### TO DO
Go from the first line below to the one with "scientific name: Oryx gazella" and print each line exactly.

+ + + +

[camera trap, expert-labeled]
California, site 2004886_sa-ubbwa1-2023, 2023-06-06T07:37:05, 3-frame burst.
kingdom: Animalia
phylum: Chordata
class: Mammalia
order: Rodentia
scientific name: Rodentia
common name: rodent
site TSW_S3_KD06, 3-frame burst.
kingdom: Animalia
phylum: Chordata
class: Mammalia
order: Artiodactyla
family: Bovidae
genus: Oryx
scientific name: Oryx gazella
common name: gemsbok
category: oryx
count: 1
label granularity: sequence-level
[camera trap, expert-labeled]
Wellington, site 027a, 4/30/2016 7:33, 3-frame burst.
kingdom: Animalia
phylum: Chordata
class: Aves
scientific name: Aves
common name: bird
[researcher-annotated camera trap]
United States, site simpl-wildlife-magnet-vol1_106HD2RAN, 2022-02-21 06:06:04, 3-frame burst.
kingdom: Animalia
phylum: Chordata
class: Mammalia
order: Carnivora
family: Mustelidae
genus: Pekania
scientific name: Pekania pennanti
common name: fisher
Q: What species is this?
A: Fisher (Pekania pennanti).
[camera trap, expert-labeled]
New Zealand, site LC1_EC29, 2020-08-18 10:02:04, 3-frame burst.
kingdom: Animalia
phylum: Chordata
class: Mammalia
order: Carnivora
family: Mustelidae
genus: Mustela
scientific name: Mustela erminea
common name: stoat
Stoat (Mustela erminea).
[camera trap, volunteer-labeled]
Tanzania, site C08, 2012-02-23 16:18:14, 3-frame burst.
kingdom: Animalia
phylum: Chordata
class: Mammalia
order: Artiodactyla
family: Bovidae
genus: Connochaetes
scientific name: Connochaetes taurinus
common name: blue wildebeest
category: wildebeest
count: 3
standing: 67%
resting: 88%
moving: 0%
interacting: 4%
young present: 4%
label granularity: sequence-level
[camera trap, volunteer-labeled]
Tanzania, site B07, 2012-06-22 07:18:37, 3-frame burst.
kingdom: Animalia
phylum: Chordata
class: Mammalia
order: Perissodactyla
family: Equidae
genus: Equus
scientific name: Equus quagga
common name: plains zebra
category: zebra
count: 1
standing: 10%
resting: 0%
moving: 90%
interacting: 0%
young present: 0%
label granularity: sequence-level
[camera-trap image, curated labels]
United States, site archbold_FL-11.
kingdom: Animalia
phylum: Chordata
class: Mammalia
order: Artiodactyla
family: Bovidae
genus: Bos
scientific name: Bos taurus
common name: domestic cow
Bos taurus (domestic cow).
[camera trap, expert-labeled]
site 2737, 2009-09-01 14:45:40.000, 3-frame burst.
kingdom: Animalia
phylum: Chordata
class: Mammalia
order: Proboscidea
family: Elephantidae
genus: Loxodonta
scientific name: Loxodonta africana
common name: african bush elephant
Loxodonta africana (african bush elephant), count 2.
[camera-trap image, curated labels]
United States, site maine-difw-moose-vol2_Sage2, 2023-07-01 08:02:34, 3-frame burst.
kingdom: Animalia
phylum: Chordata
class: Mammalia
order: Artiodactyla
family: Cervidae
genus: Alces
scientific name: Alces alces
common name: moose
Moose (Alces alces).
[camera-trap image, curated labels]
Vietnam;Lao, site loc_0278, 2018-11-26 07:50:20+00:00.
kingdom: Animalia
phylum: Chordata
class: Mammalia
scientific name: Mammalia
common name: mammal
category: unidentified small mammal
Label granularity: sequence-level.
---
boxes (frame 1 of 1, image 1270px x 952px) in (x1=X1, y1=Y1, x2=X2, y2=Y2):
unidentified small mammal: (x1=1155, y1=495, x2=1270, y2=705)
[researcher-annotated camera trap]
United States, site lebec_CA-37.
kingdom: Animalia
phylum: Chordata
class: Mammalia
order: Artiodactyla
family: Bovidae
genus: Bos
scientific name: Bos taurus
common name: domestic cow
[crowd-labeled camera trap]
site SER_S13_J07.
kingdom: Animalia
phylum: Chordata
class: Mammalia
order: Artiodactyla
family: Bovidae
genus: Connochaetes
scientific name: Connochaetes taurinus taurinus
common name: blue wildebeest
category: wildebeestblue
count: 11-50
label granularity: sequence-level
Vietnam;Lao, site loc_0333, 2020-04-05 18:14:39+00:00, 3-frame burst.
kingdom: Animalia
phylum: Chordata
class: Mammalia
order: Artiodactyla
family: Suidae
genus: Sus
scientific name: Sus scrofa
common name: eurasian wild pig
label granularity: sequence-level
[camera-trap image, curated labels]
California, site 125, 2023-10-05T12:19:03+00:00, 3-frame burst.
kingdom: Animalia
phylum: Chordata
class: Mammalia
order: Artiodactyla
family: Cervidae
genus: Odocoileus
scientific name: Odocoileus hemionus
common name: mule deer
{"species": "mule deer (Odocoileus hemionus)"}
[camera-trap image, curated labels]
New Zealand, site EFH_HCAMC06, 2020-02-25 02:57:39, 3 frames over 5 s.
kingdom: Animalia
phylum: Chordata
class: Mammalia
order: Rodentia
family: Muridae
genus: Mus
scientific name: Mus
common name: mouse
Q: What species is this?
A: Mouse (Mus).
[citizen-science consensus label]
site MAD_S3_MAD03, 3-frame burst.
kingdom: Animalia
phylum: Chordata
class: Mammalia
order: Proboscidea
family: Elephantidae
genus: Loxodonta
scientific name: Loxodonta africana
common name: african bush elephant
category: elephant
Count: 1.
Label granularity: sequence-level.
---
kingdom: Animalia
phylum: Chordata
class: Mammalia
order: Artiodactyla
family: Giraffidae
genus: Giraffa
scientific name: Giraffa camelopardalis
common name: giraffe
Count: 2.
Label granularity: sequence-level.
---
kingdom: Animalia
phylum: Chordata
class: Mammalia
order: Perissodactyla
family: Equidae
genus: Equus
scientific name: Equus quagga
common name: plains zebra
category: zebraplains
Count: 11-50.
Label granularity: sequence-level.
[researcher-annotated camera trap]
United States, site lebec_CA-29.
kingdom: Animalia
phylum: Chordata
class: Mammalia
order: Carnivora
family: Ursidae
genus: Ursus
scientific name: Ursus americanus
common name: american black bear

+ + + +

### RESPONSE TO THE EXERCISE
[camera trap, expert-labeled]
California, site 2004886_sa-ubbwa1-2023, 2023-06-06T07:37:05, 3-frame burst.
kingdom: Animalia
phylum: Chordata
class: Mammalia
order: Rodentia
scientific name: Rodentia
common name: rodent
site TSW_S3_KD06, 3-frame burst.
kingdom: Animalia
phylum: Chordata
class: Mammalia
order: Artiodactyla
family: Bovidae
genus: Oryx
scientific name: Oryx gazella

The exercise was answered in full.